19 March, 2018
This easy mayonnaise recipe is quick to do and can be done with stuff you probably already have in your pantry and fridge! I really seek to always know what’s in the food I eat and when I find easy make-from-scratch options, I’ll always choose to make instead. With the price of food here in the northeast, this mayonnaise is a lot less costly than the store bought stuff and can be easily tweaked with your own flavors or ingredients. It’s also a great start to other sauces, like this ranch recipe!

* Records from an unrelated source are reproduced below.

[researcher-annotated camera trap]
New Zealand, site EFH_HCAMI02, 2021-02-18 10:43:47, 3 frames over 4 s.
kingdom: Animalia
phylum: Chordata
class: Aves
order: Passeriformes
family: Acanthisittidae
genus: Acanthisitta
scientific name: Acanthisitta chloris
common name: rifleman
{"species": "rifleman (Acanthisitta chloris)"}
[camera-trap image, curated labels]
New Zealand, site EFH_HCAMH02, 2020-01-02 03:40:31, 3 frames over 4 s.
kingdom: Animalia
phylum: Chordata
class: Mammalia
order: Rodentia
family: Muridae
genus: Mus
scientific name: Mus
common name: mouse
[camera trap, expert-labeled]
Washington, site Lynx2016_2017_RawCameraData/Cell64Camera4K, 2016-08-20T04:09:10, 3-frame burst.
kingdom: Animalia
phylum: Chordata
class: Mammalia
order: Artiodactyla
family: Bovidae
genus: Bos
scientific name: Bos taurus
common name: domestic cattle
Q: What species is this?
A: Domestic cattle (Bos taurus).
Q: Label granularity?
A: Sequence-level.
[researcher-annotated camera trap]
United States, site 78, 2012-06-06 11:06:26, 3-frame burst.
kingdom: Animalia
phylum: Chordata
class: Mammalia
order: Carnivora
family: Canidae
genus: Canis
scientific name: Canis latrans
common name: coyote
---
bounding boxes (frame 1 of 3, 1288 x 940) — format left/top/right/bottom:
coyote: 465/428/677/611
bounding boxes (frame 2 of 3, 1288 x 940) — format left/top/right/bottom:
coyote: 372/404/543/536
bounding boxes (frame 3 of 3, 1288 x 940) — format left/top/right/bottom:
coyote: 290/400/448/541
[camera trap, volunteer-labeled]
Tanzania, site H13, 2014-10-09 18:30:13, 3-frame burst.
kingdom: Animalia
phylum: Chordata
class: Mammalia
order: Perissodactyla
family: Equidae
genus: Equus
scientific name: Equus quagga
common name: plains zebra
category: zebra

Some people ask if they can use olive oil or other oils, but I would recommend using high-heat neutral tasting oils like canola, corn or safflower. Olive oil has a strong flavor that would lend itself better to Aioli than traditional mayonnaise.
- Mixing Bowl
- Alternative: Immersion Blender
- Egg Yolk, 1
- Salt, 1/2 Teaspoon
- Yellow Mustard, 1 teaspoon
- White Sugar, 1/4 teaspoon
- Lemon Juice, 1/2 teaspoon
- White Vinegar, 1 Tablespoon
- Corn or Canola Oil, 1 cup
Combine all but the oil and half of the lemon juice in the mixing bowl by constantly whisking, next very slowly stream the oil into the mix until it combines and starts to thicken (emulsifies) add the rest of the lemon juice while still whisking, serve immediately. Makes one and a half cups of mayonnaise Keeps well in fridge up to 2 weeks.
* Alternatively, if you have a blender you can follow the same procedure by keep the speed on the lowest setting and drizzling the oil slowly. Stop blending once you see the desired thickness and avoid blending the mayonnaise too long to avoid the mix from turning bitter.